During recovery, if we reach consistent state and still have entries in the

invalid-page hash table, PANIC immediately. Immediate PANIC is much better than waiting for end-of-recovery, which is what we did before, because the end-of-recovery might not come until months later if this is a standby server. Also refrain from creating a restartpoint if there are invalid-page entries in the hash table. Restarting recovery from such a restartpoint would not see the invalid references, and wouldn't be able to cross-check them when consistency is reached.
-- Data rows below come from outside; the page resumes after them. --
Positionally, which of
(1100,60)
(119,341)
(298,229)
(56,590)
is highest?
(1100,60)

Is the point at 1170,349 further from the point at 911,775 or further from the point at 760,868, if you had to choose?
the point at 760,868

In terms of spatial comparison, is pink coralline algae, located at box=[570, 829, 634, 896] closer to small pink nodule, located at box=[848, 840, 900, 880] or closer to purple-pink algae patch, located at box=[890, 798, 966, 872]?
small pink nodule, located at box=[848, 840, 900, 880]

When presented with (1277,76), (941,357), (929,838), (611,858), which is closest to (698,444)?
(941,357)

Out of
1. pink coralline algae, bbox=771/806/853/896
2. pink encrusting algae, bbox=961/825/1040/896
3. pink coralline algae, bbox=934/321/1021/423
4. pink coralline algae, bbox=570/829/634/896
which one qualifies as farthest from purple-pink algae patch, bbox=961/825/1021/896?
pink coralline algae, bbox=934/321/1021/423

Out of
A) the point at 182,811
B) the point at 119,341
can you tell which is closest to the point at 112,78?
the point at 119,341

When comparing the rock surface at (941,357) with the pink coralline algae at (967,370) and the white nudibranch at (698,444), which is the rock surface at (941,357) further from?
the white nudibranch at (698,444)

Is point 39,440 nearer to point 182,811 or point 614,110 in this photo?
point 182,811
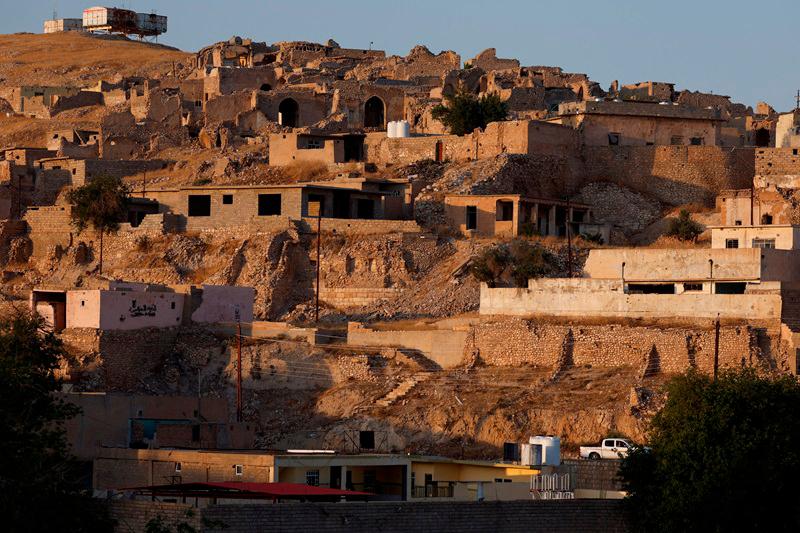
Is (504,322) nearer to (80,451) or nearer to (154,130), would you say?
(80,451)

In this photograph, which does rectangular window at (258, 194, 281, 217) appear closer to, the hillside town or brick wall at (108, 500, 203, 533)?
the hillside town

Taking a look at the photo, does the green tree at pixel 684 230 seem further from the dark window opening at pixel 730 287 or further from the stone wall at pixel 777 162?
the dark window opening at pixel 730 287

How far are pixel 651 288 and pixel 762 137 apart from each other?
20.8m

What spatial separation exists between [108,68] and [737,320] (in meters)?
57.3

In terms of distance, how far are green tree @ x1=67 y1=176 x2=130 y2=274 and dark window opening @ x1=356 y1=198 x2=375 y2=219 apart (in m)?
7.13

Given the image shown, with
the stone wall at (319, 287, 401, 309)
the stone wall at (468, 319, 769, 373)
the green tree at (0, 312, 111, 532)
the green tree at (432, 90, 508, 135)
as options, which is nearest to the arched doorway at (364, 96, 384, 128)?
the green tree at (432, 90, 508, 135)

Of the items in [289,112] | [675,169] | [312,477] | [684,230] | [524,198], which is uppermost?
[289,112]

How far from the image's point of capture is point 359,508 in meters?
29.8

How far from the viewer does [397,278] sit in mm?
57938

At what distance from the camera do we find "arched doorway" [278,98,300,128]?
7462 centimetres

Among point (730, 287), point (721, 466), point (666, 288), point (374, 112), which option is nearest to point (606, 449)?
point (730, 287)

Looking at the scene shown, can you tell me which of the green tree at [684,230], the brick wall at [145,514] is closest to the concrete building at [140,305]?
the green tree at [684,230]

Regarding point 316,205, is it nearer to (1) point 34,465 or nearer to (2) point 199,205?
(2) point 199,205

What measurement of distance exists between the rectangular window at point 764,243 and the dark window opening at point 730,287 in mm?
2872
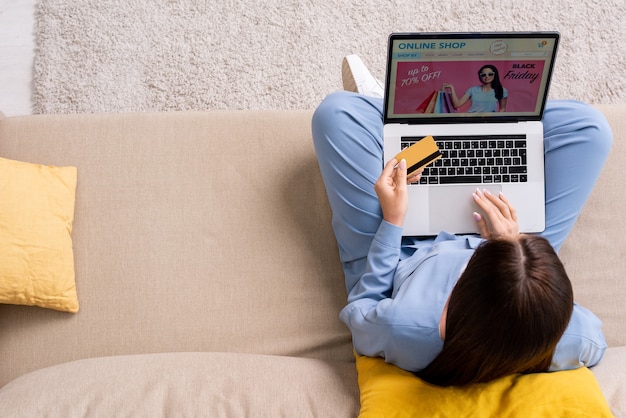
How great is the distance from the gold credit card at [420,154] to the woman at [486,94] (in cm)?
13

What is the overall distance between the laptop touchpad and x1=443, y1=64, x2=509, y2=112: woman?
178 millimetres

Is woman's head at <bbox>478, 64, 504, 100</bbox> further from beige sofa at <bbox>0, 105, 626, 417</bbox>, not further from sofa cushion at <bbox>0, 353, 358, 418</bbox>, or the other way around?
sofa cushion at <bbox>0, 353, 358, 418</bbox>

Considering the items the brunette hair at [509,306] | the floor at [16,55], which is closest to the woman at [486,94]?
the brunette hair at [509,306]

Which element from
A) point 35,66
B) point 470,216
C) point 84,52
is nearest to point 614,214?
point 470,216

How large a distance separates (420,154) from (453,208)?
17 cm

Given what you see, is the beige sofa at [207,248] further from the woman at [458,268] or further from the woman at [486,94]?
the woman at [486,94]

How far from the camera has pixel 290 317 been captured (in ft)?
4.36

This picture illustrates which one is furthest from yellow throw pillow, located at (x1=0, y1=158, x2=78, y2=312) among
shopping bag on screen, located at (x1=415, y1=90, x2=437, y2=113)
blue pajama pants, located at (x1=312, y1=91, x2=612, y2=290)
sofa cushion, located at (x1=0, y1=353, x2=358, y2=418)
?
shopping bag on screen, located at (x1=415, y1=90, x2=437, y2=113)

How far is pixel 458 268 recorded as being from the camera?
1.14 m

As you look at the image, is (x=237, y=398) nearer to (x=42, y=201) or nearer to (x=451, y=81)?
(x=42, y=201)

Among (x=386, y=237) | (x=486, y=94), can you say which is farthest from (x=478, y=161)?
(x=386, y=237)

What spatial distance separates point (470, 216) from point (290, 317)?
0.47 meters

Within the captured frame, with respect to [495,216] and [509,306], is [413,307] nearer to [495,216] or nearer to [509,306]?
[509,306]

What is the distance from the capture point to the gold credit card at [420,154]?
122 centimetres
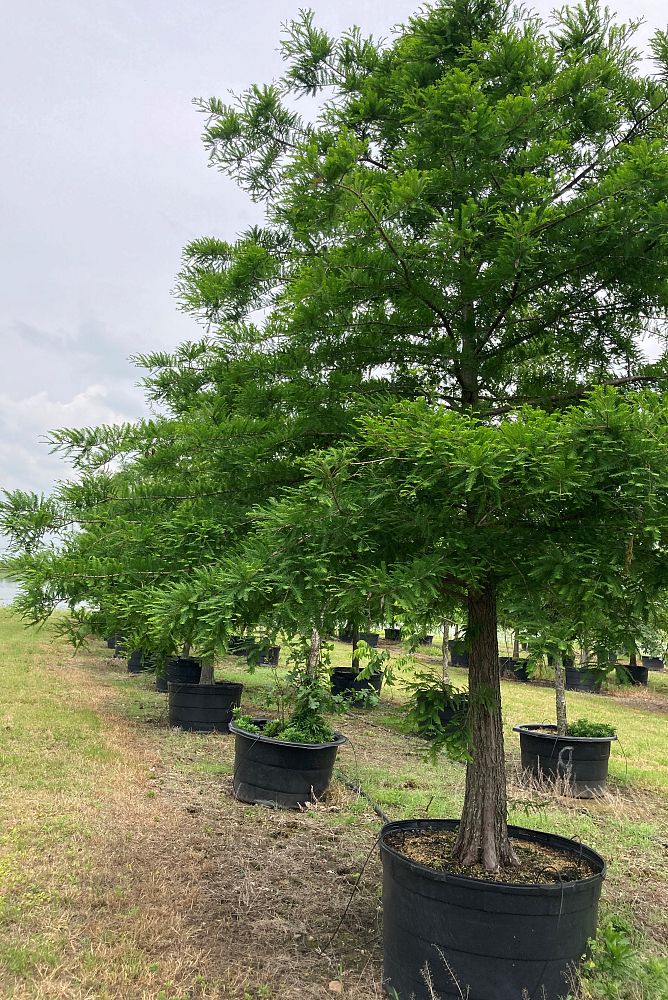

That wouldn't matter when things are going smoothly, but the more sanity checks you have the better. Fujii Masao
2025-10-16 17:07:43 +03:00 · 2011-12-02 10:49:54 +02:00
parent 15a5006aac
commit 1e616f6391
4 changed files with 70 additions and 28 deletions
--- a/src/backend/access/transam/xlog.c
+++ b/src/backend/access/transam/xlog.c
@@ -562,7 +562,7 @@ static TimeLineID lastPageTLI = 0;
 static XLogRecPtr minRecoveryPoint;		/* local copy of
 										 * ControlFile->minRecoveryPoint */
 static bool updateMinRecoveryPoint = true;
-static bool reachedMinRecoveryPoint = false;
+bool reachedMinRecoveryPoint = false;

 static bool InRedo = false;

@@ -6758,12 +6758,6 @@ StartupXLOG(void)
 		/* Disallow XLogInsert again */
 		LocalXLogInsertAllowed = -1;

-		/*
-		 * Check to see if the XLOG sequence contained any unresolved
-		 * references to uninitialized pages.
-		 */
-		XLogCheckInvalidPages();
-
 		/*
 		 * Perform a checkpoint to update all our recovery activity to disk.
 		 *
@@ -6906,6 +6900,12 @@ CheckRecoveryConsistency(void)
 		XLByteLE(minRecoveryPoint, EndRecPtr) &&
 		XLogRecPtrIsInvalid(ControlFile->backupStartPoint))
 	{
+		/*
+		 * Check to see if the XLOG sequence contained any unresolved
+		 * references to uninitialized pages.
+		 */
+		XLogCheckInvalidPages();
+
 		reachedMinRecoveryPoint = true;
 		ereport(LOG,
 				(errmsg("consistent recovery state reached at %X/%X",
@@ -7907,7 +7907,7 @@ RecoveryRestartPoint(const CheckPoint *checkPoint)
 	volatile XLogCtlData *xlogctl = XLogCtl;

 	/*
-	 * Is it safe to checkpoint?  We must ask each of the resource managers
+	 * Is it safe to restartpoint?  We must ask each of the resource managers
 	 * whether they have any partial state information that might prevent a
 	 * correct restart from this point.  If so, we skip this opportunity, but
 	 * return at the next checkpoint record for another try.
@@ -7926,6 +7926,22 @@ RecoveryRestartPoint(const CheckPoint *checkPoint)
 			}
 	}

+	/*
+	 * Also refrain from creating a restartpoint if we have seen any references
+	 * to non-existent pages. Restarting recovery from the restartpoint would
+	 * not see the references, so we would lose the cross-check that the pages
+	 * belonged to a relation that was dropped later.
+	 */
+	if (XLogHaveInvalidPages())
+	{
+		elog(trace_recovery(DEBUG2),
+			 "could not record restart point at %X/%X because there "
+			 "are unresolved references to invalid pages",
+			 checkPoint->redo.xlogid,
+			 checkPoint->redo.xrecoff);
+		return;
+	}
+
 	/*
 	 * Copy the checkpoint record to shared memory, so that checkpointer
 	 * can work out the next time it wants to perform a restartpoint.